Compaq's latest offering is led by the company's services organisation, although the aim is clearly to pull through equipment sales. Compaq must have looked carefully at the finances, because on the face of it the company is made more vulnerable by giving the customer flexibility to increase or decrease computer facilities.

It must be right for enterprises to look for ways to buy IT at higher levels than basic hardware, to concentrate on buying the services that are needed. The ingenuity that differentiates the organisation needs to be at a higher level than database administration. Yet until service organisations can demonstrate a better record of delivering on service level agreements, it will be wise to listen to the pessimists.

Password palaver

People choose awful passwords when looked at with "security" in mind. A recent survey on user selection of passwords by CentralNic, a UK based registry for eu.com and us.com domain names, produced worryingly familiar results.

The findings indicated that some 47 per cent of respondents used either their own name or a nickname with a further thirty-two per cent picking the name of either a celebrity or their favourite football team. While these options are marginally better than the equally traditional "password" or "nothing" alternatives, it is disturbing that nearly four people out of every five use such easily broken passwords.

These results indicate that many organisations have still to get the notion of security really understood by their staff. Alternatively they may lack either the processes or the will to enforce adherence to adequate password standards. Is there an answer?

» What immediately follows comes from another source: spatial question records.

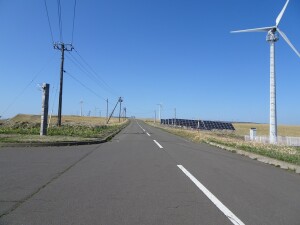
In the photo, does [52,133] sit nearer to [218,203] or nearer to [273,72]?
[273,72]

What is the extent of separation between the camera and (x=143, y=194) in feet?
26.7

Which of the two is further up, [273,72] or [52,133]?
[273,72]

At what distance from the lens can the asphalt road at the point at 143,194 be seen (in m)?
6.23

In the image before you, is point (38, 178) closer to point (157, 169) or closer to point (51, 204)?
point (51, 204)

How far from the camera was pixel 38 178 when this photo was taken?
9.88 metres

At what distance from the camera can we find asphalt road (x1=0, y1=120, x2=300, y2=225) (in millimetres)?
6230

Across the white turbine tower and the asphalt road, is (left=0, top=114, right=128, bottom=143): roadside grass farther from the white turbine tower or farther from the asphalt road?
the white turbine tower

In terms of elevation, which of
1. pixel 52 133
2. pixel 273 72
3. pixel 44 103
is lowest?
pixel 52 133

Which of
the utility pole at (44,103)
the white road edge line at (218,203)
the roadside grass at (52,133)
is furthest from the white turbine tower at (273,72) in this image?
the white road edge line at (218,203)

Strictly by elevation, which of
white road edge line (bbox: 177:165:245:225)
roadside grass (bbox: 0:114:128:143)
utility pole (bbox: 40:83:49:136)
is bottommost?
white road edge line (bbox: 177:165:245:225)

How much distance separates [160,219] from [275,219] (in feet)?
6.26

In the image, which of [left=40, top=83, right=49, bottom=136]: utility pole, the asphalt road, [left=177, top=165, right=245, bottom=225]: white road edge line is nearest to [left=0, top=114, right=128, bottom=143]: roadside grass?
[left=40, top=83, right=49, bottom=136]: utility pole

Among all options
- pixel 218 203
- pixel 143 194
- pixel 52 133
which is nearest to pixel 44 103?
pixel 52 133

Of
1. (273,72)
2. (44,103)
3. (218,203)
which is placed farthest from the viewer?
(273,72)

Handing out assigned passwords offers little assistance, as users tend to write them down on post-it notes stuck to the side of the screen. Unfortunately, the solution has not changed over the past ten years. New technologies will arrive to strengthen security, but it will not be widely deployed for some time yet. Even when biometric verification and authentication systems are commonplace, we will not be able to rely exclusively on technology. We will do well to remember that people and processes lie at the heart of all systems.